Second, Birmingham used the budget process to bolster his
dying gubernatorial campaign, entangling himself in conflicts of interest to win union endorsements. In doing so he passed up
winning citizens' respect, something he could have obtained by stepping down as Senate
president.
Finneran's case shows how things never really change on
Beacon Hill, at least not for the better.
On the eve of the House budget vote, Finneran held a
campaign fund-raiser at Anthony's Pier Four in which every lobbyist with a stake in the 1,500 line-item spending plan
attended. Finneran's entrance was classic, if not contemptuous. Stepping from his
chaffeur-driven car, he dismissed protesters outside the waterfront digs as "mere voters."

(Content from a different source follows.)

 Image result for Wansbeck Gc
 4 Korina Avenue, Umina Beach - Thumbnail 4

Inside, lobbyists rang the cash register to Finneran's
Victory Fund campaign account. Most notable were leaders from the teachers' and police unions. In the weeks prior to the
House vote, both unions mounted radio ad campaigns urging citizens to support lawmakers voting to
raise taxes for education and public safety.
When the House passed its budget the next day, the education
and public safety accounts went largely unscathed. Finneran's promised reform of the Quinn Bill, an $84 million state
giveaway to police officers, was ignored. So now police can continue to get college credit in
uncertified law enforcement programs in coffee shops according to a Boston Globe
investigation while taxpayers foot the bill.

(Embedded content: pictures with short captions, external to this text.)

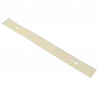 Skapnet copy of brosse 360 mm (crin de cheval) brosse (crin de chev...
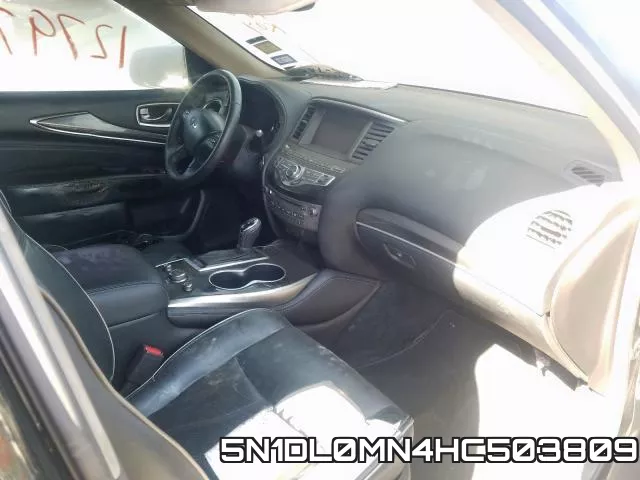 5N1DL0MN4HC503809_5.webp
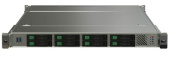 фото Сервер Rikor RS6108DSP-PB35-1200HS 1U 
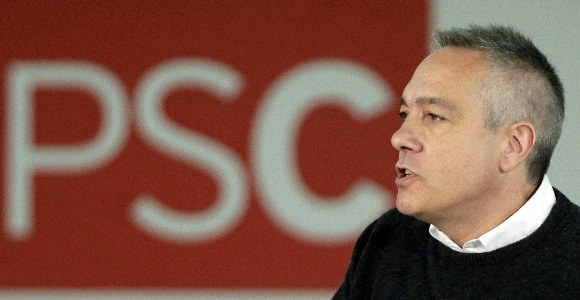 pere-navarro.jpg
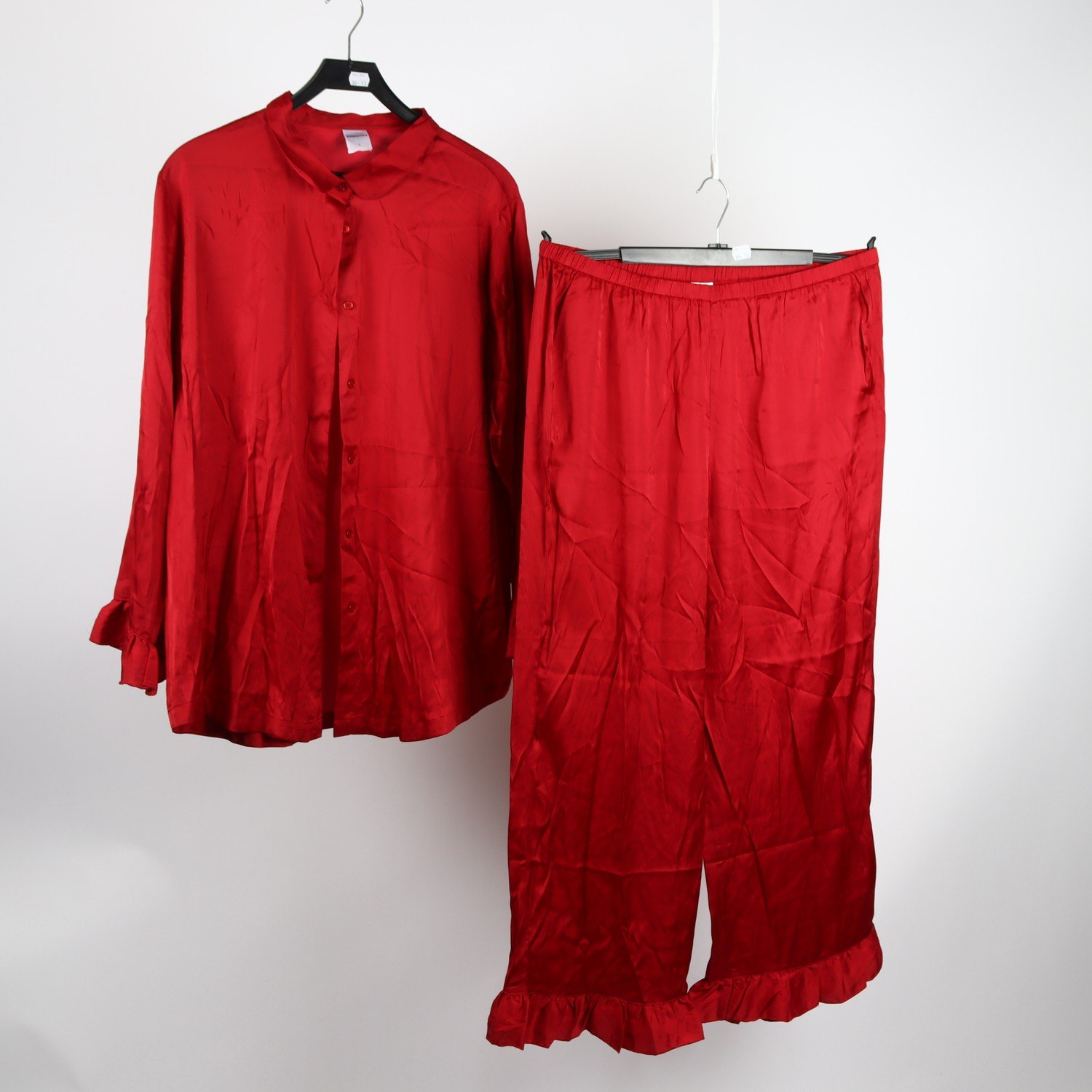 Pyjamas, Kappahl, stl. L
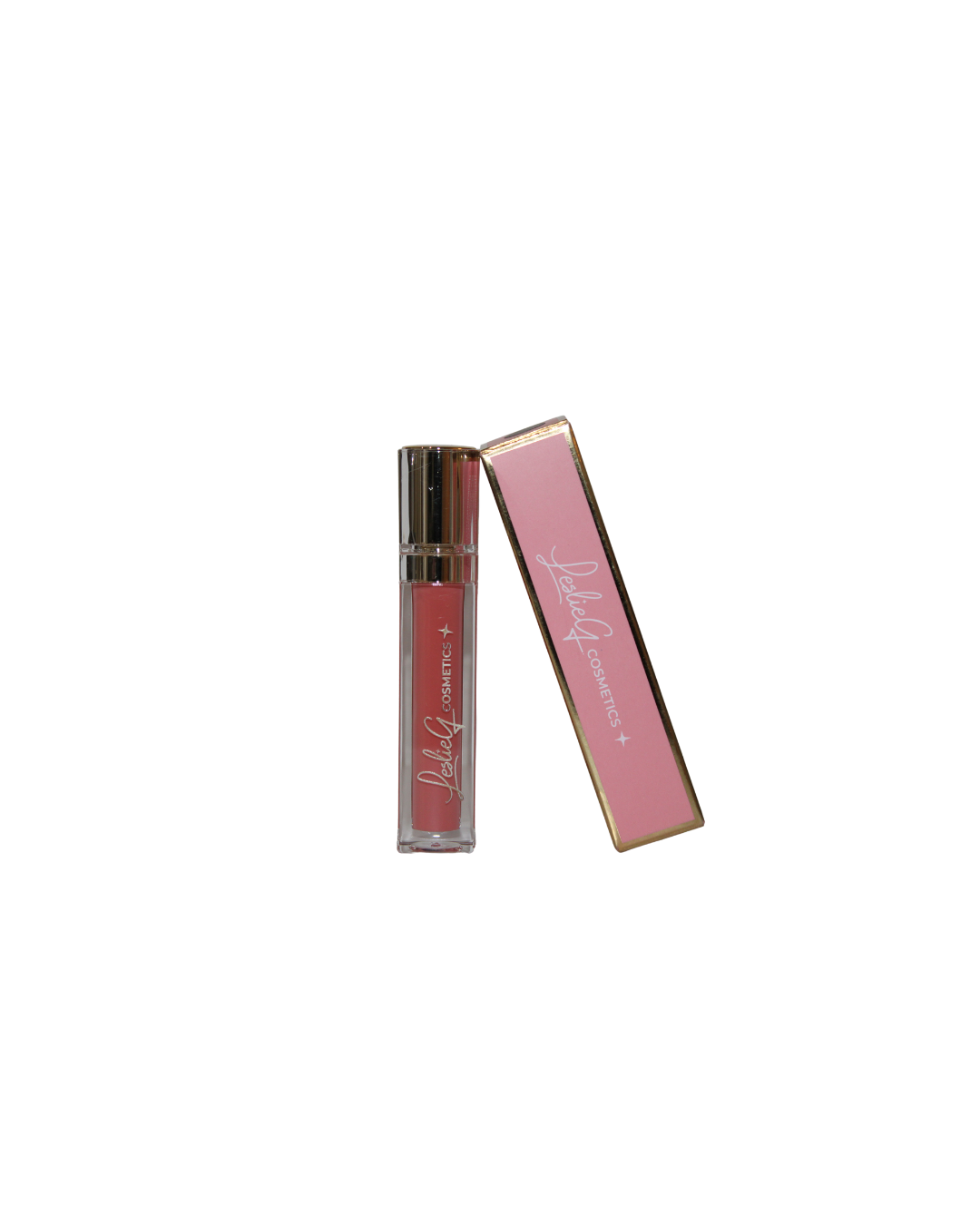 LIP GLOSS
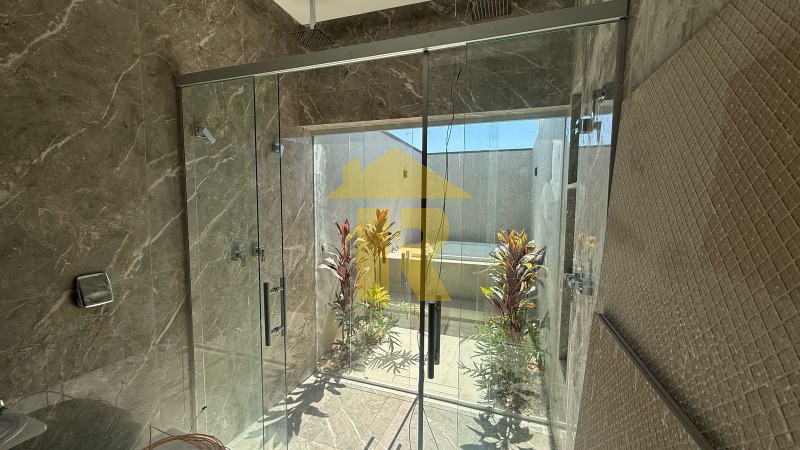 Casa de Condomínio com 3 quartos à venda, 160m² — foto 15 de 20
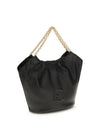 smash shoulder bag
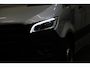 Mercedes-Benz Sprinter 314 CDI AUT FULL LED MBUX L1H1 CAMERA NAVI CRUISE CLIMA EURO VI-D PDC TOPSTAAT LEASE v/a 199,- p.m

But, 30,000 low-income Medicaid recipients who couldn't
spring for a lobbyist to Finneran's feast weren't so lucky. They were dismissed from the budget barbecue like "mere
voters."
As for Birmingham, he played the same game with the
education and police lobby, adding millions in extra spending to the Senate budget to ingratiate himself with the AFL-CIO and
others who had an endorsement to sell. Some Democratic colleagues, particularly Sen.
Robert Havern, publicly questioned Birmingham's motives.
In essence, Birmingham used Massachusetts taxpayers to gain
an advantage for himself. Politicians do this all the time, but not when they are a Rhodes Scholars touting character and
integrity in a tight gubernatorial race.
I doubt Finneran, Birmingham and the Legislature individually and collectively will seek
voters' forgiveness for their political sins. They won't because they don't trust us to
make decisions for the Commonwealth.
Yet as I keep a tally of all the legislative betrayals, I
can't help but think there will come a judgment day when the unforgiven aren't the "mere voters."
Jim Campanini is The Sun's editorial page editor.